- **EXTRACT TO READ**:
◆ ◆ ◆

PETALING JAYA: Prime Minister Muhyiddin Yassin’s 67% approval rating, in a recent poll conducted by Merdeka Center, was a “bit too optimistic”, says a political analyst.
National Council of Professors fellow Jeniri Amir believes that if the survey included respondents from east Malaysia, the ratings would have dropped due to the “Allah” issue.
The matter surrounding the Arabic term for God has resurfaced following the government’s decision to appeal a High Court ruling allowing Christians to use the term. Sabahans and Sarawakians see no issue with “Allah” being used by both Muslims and non-Muslims.
“There is also widespread discontent online over the handling of the Covid-19 pandemic and the economy,” he told FMT, adding that these two issues were the “mother of all issues”.
Jeniri also said there was a huge difference between Muhyiddin’s popularity and that of the rest of his government.
“Even if Muhyiddin is popular, it does not mean that the government or the other Cabinet members are.”
He said what ultimately would determine the support for the current administration was how it managed the pandemic and the economy.

◆ ◆ ◆

- **INFORMATION SUPPLIED**:
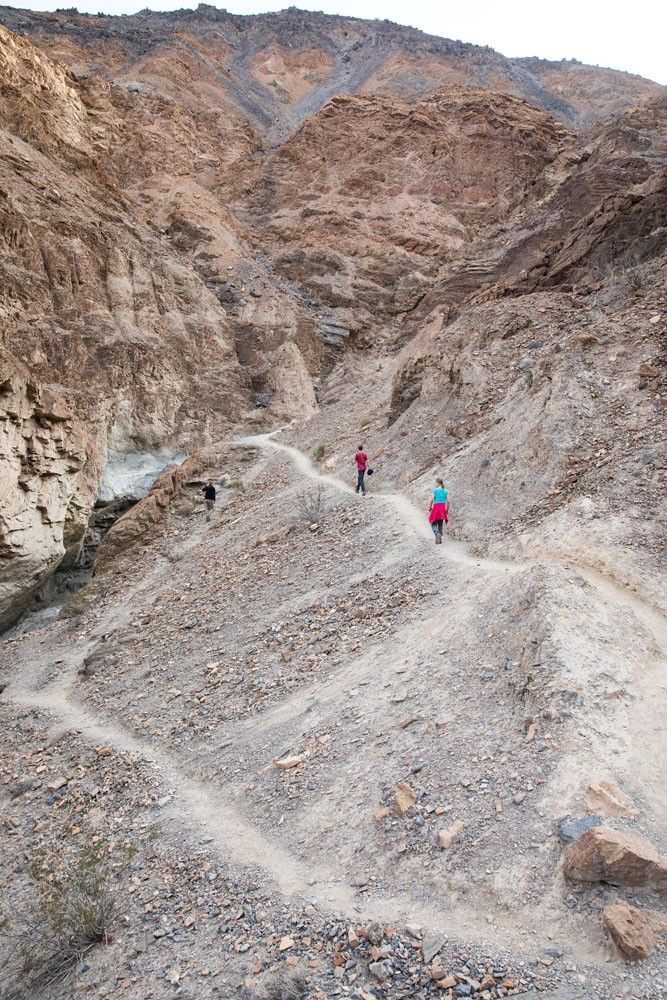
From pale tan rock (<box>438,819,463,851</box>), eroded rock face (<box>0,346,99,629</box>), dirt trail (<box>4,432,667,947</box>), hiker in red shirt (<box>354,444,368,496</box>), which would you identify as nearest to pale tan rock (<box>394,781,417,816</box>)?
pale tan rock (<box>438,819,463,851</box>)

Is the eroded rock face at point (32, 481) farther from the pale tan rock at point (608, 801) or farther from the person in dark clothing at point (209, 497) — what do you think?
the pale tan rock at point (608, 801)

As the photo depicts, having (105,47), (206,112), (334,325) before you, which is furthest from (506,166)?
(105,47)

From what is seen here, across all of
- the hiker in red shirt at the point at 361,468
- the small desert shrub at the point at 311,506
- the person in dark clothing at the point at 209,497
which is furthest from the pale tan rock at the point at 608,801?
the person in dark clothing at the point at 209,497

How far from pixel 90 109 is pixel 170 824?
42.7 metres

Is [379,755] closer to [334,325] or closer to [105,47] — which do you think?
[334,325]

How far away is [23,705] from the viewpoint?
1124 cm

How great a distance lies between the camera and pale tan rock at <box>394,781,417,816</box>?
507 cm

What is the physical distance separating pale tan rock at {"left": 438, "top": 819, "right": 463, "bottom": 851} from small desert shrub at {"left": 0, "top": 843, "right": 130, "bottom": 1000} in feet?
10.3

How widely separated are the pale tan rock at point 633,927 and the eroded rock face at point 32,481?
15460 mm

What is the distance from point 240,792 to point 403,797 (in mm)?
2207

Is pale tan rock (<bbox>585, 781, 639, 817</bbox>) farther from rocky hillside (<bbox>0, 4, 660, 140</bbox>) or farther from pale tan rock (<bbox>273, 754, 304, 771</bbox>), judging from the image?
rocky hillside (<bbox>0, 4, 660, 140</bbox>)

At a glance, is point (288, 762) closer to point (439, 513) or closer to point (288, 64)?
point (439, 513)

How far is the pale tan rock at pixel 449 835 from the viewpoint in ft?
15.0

◆ ◆ ◆

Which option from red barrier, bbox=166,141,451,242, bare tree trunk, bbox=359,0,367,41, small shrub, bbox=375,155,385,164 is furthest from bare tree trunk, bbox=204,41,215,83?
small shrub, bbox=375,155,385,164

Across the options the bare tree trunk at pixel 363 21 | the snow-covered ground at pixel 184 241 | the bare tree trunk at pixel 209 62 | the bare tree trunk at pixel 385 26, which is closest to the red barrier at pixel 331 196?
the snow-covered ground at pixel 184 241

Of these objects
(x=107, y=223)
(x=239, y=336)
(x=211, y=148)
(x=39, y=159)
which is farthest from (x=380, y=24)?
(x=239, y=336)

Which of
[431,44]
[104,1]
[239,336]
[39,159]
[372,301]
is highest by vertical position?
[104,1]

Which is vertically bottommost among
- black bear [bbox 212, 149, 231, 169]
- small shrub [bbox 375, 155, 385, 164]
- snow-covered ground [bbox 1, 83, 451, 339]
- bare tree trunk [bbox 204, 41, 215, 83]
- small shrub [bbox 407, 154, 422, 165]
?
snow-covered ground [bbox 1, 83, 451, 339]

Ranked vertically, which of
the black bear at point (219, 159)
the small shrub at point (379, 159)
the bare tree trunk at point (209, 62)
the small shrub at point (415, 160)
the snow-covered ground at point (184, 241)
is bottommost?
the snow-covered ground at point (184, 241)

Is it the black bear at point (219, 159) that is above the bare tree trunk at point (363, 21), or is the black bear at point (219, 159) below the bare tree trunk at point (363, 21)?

◆ ◆ ◆

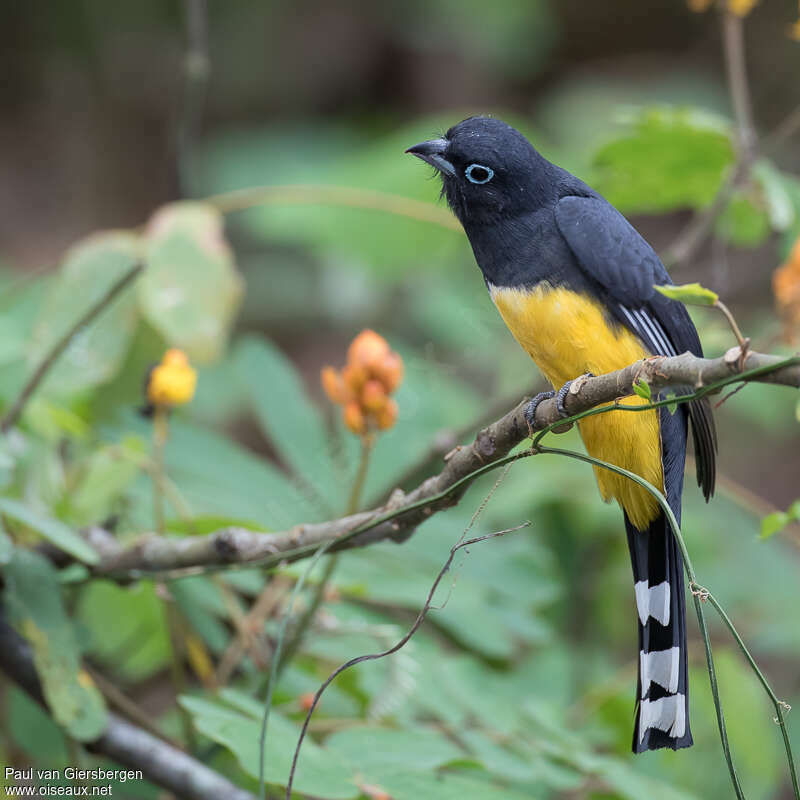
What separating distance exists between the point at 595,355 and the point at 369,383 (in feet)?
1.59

◆ ◆ ◆

- **WORK ITEM**: In the news text about the prime minister's approval rating, which two issues does Jeniri Amir call the "mother of all issues"?

- **SOLVED PROBLEM**: The handling of the Covid-19 pandemic and the economy.